Cuba and Bolivia reiterate support as Venezuela cuts relations with Colombia
Venezuelan President Nicolas Maduro vowed to devote his life "to the defense of the country", as other countries including Cuba and Bolivia reiterated their support for the Venezuelan government.
On Saturday, which marks one month after Venezuelan opposition leader Juan Guaido declared himself the "interim president", Maduro said he is "tougher than ever" to continue taking the country's reins before tens of thousands of Venezuelans gathering in central Caracas.
He said he would be "tough, and standing, governing this country now and for many years, facing destiny, with the reins in hand".
He also said he would not back down and would defend the country from any attack with his life, if necessary.
"My life is devoted to the defense of the country, in whatever circumstance I will never bend, I will never give up," Maduro said.

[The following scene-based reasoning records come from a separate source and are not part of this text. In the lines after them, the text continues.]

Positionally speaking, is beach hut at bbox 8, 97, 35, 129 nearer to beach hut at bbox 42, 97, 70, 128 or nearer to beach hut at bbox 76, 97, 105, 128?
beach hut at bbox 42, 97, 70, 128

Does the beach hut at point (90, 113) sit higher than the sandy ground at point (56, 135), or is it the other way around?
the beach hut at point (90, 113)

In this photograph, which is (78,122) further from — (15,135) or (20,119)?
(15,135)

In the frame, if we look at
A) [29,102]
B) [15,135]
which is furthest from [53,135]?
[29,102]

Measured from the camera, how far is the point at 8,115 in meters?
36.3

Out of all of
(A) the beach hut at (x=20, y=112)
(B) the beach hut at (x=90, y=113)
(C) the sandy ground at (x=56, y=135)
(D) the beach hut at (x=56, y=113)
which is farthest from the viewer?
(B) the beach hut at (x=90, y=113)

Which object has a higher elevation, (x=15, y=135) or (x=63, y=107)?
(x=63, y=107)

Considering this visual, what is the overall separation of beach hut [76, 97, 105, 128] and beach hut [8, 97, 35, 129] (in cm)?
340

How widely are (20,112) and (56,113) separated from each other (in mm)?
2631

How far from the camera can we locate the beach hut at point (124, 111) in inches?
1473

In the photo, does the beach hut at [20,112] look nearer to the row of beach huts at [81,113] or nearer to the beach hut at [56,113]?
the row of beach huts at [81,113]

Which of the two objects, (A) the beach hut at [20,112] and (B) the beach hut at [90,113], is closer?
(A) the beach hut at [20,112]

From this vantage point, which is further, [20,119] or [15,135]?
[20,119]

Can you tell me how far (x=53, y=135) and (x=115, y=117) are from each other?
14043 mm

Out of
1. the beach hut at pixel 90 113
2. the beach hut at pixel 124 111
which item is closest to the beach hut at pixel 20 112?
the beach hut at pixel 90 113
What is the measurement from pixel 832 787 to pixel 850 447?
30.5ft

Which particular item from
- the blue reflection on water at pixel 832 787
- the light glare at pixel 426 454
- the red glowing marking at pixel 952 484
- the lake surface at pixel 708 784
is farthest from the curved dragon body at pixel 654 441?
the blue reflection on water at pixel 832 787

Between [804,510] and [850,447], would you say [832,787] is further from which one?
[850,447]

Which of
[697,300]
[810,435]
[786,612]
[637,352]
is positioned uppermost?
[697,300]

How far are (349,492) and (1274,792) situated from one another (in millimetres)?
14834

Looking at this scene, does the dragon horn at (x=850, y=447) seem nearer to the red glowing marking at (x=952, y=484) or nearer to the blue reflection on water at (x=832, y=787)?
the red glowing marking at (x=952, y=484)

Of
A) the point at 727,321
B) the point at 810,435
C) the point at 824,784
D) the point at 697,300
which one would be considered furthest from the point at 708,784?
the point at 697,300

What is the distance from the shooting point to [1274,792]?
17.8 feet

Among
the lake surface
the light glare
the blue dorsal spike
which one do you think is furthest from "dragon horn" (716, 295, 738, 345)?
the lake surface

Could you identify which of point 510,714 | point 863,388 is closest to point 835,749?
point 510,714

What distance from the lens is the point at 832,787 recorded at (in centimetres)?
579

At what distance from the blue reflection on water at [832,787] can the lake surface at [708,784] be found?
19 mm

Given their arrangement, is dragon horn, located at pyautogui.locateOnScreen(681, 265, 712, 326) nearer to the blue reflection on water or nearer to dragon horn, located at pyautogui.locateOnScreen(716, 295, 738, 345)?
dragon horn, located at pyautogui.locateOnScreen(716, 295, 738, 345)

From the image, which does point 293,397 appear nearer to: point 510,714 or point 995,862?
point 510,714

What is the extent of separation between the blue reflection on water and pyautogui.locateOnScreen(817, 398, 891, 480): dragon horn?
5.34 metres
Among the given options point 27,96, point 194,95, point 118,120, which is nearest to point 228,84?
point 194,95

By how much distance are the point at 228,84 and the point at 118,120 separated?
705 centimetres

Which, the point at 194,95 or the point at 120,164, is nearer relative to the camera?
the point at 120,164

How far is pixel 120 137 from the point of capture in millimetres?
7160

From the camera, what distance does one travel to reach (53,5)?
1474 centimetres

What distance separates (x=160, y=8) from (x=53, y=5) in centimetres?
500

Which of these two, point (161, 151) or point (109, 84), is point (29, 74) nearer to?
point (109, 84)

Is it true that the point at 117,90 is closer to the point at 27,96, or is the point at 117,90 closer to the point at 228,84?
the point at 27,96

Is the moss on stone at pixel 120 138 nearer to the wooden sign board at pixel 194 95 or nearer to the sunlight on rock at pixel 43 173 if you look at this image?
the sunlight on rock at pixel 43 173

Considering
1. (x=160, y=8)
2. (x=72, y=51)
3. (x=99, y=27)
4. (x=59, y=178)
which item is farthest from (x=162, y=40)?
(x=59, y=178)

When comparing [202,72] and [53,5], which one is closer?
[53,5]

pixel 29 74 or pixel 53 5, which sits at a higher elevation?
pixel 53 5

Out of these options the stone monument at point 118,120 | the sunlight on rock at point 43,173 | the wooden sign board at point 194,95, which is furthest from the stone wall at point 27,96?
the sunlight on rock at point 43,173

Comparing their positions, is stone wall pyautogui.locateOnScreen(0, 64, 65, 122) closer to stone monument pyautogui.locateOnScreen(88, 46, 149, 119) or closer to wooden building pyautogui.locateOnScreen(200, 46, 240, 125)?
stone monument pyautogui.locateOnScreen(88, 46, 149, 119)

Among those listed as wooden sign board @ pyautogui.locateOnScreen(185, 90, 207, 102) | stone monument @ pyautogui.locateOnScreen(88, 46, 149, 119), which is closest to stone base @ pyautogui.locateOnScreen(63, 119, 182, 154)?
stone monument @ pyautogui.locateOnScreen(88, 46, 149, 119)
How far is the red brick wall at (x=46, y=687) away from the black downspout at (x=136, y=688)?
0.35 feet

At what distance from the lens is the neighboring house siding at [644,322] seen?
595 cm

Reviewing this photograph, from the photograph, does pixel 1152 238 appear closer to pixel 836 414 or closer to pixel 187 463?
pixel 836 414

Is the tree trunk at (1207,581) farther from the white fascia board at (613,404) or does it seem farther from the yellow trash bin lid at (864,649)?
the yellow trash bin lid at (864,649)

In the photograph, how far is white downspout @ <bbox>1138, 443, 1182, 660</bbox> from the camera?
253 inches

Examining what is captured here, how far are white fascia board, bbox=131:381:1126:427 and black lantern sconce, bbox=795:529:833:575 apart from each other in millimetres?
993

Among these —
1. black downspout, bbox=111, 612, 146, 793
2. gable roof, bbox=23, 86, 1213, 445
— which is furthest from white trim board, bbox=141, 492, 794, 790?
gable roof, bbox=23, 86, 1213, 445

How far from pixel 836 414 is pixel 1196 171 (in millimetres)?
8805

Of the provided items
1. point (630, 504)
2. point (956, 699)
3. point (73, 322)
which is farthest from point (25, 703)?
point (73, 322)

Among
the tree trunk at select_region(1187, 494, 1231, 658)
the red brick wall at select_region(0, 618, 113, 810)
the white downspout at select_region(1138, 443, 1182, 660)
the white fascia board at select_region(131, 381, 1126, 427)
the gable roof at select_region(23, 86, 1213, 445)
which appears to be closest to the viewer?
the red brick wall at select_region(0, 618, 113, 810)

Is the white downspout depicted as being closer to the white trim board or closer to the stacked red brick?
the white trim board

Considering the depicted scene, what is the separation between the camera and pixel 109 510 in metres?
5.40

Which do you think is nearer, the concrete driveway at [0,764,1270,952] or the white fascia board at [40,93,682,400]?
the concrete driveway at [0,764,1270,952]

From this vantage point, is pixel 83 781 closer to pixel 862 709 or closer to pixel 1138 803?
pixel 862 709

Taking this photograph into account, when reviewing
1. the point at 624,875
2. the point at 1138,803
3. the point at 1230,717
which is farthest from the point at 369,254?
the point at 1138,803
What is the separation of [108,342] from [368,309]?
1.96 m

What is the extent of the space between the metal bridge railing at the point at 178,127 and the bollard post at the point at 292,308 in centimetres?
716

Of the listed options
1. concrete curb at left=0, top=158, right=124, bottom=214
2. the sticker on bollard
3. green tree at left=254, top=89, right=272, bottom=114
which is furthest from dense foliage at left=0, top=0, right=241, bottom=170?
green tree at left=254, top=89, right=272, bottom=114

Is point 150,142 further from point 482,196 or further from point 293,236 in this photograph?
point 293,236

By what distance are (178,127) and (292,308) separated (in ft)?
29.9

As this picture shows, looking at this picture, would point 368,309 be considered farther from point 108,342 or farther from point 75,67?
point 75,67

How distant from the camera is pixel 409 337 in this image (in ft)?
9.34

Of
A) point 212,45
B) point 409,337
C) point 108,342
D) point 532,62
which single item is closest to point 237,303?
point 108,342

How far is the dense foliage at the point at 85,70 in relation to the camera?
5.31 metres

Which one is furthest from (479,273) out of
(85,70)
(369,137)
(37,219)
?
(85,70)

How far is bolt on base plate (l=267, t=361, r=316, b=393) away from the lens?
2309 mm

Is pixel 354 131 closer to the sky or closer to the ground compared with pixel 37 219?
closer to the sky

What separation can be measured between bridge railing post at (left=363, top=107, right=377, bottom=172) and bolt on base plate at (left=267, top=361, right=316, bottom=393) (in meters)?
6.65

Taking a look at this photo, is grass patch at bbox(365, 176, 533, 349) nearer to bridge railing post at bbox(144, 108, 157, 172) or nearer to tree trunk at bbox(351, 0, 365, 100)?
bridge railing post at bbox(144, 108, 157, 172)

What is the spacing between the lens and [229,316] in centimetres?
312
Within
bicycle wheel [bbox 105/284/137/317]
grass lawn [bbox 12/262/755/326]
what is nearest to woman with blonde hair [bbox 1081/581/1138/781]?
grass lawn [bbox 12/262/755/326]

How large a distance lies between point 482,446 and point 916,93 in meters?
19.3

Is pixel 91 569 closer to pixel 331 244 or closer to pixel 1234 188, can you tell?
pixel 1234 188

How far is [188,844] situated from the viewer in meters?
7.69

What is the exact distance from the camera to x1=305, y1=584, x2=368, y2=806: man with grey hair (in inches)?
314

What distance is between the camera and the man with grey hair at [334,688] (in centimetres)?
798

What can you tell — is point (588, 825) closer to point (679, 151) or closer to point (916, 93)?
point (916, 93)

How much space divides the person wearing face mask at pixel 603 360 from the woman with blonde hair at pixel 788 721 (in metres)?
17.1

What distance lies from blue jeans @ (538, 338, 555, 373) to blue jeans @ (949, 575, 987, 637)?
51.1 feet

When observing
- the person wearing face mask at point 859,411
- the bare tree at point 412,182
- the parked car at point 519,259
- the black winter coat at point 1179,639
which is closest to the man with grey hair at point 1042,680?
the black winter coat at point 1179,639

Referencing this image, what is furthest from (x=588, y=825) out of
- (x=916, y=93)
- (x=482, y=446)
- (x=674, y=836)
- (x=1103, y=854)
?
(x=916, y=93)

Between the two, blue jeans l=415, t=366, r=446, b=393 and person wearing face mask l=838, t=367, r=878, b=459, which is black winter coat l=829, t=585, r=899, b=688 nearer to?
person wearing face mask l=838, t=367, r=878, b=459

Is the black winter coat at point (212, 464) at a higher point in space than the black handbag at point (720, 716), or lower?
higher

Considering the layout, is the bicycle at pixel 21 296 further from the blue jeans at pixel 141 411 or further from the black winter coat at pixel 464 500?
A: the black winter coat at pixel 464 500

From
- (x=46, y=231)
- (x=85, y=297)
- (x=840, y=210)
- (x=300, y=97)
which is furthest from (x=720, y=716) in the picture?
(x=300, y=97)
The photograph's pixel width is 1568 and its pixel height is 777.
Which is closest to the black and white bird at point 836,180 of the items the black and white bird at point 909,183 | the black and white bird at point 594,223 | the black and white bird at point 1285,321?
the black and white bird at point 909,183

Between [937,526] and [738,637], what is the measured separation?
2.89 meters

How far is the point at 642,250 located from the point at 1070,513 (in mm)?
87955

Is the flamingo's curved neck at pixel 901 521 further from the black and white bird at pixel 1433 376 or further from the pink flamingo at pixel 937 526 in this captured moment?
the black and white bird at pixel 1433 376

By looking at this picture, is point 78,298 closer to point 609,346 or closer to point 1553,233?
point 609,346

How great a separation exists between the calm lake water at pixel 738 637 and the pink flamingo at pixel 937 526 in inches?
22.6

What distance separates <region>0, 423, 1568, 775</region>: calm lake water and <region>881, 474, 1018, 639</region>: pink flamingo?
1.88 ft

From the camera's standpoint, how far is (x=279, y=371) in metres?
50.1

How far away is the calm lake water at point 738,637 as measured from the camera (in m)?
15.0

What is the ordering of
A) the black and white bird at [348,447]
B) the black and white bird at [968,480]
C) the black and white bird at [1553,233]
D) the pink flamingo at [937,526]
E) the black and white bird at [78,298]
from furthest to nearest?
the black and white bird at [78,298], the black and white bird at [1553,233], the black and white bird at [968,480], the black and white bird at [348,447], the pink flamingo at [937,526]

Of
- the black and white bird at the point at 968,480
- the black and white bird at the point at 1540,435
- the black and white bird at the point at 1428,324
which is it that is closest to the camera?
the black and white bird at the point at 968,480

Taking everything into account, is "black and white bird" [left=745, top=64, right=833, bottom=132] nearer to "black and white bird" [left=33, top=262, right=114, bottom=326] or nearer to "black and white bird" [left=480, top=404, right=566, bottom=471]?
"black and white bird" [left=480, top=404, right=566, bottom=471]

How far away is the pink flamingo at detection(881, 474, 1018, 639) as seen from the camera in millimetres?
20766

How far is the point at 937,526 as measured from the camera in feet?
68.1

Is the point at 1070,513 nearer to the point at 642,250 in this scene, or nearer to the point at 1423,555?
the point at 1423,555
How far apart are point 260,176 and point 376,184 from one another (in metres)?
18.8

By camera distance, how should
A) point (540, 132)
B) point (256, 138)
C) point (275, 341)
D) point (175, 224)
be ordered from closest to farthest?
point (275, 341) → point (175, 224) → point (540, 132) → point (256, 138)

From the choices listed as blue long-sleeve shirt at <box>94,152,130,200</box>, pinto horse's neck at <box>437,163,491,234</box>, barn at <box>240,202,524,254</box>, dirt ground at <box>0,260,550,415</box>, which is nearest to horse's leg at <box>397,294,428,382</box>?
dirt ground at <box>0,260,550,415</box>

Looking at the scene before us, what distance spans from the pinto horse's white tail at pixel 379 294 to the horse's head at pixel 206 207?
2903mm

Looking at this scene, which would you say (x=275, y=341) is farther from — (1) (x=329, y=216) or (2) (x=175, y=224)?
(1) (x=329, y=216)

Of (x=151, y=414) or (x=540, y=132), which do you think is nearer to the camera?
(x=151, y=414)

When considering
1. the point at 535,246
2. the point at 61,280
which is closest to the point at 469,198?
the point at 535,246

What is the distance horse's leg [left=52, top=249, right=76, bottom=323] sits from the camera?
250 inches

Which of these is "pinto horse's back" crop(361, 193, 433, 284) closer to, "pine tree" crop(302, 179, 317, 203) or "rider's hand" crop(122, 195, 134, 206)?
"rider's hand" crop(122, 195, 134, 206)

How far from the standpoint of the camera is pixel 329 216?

On the same day, Cuban President Miguel Diaz-Canel reaffirmed his country's support for Caracas, saying Venezuela is "not alone".
The Communist Party of Cuba has called for international mobilization to prevent a war in Venezuela, denouncing in a statement the "escalation of US pressures and actions".
In Bolivia, President Evo Morales also warned that any intervention in Venezuela "will only bring war".
"Our Latin American brothers cannot be complicit to a military intervention. Defending Venezuela is defending the sovereignty of Latin America," Morales said.
Their remarks were made amid an aid standoff in which the United States and other countries in the region, in coordination with the Venezuelan opposition, declared a plan to deliver alleged humanitarian aid to Venezuela, which was rejected by the Venezuelan government, fearing that it might be the first step toward a foreign invasion.
The aid, much of it from the US, has become the centerpiece of the standoff between Maduro and Guaido.
Two protesters, including a 14-year-old boy, were killed in clashes with security forces that left more than 300 people wounded at various border crossings.
Maduro announced severance of relations with Colombia on Saturday, asking its embassy staff to "leave within 24 hours".
Colombian President Ivan Duque has repeatedly expressed his support for the opposition and criticized Maduro's government.
"Patience has run out. ... We cannot continue to put up with Colombian territory being used for an attack against Venezuela," Maduro said.
The Colombian government later on Saturday ordered the return of its diplomatic officials in Venezuela following the severance of diplomatic and political ties between the two countries.
Three bridges serves as the most important border crossings between Venezuela and Colombia were closed a day before.
Venezuela also sealed off the country's border with Brazil and suspended aerial and maritime communications with the neighboring islands of Aruba, Bonaire and Curacao.
Meanwhile, a senior US official said that Washington and its allies could upgrade sanctions on Venezuela if the aid is not allowed to pass.
US Vice-President Mike Pence is scheduled to travel to Colombia on behalf of President Donald Trump on Monday to voice support for Guaido.
Pence will attend a meeting of the Lima Group in Colombia where members will discuss the situation in Venezuela. The Lima Group, comprised of 13 Latin American countries and Canada, is a multilateral body established in August 2017 to focus on Venezuela's situation.
Some members of the group recognized Guaido as the country's rightful interim president. The opposition leader declared himself the "interim president" on Jan 23 and was immediately recognized by Washington.
In response, Maduro announced he was severing diplomatic and political ties with the US, ordering all US diplomatic and consular personnel to leave Venezuela.
Maduro has accused Washington of orchestrating a coup d'etat in order to install a puppet regime.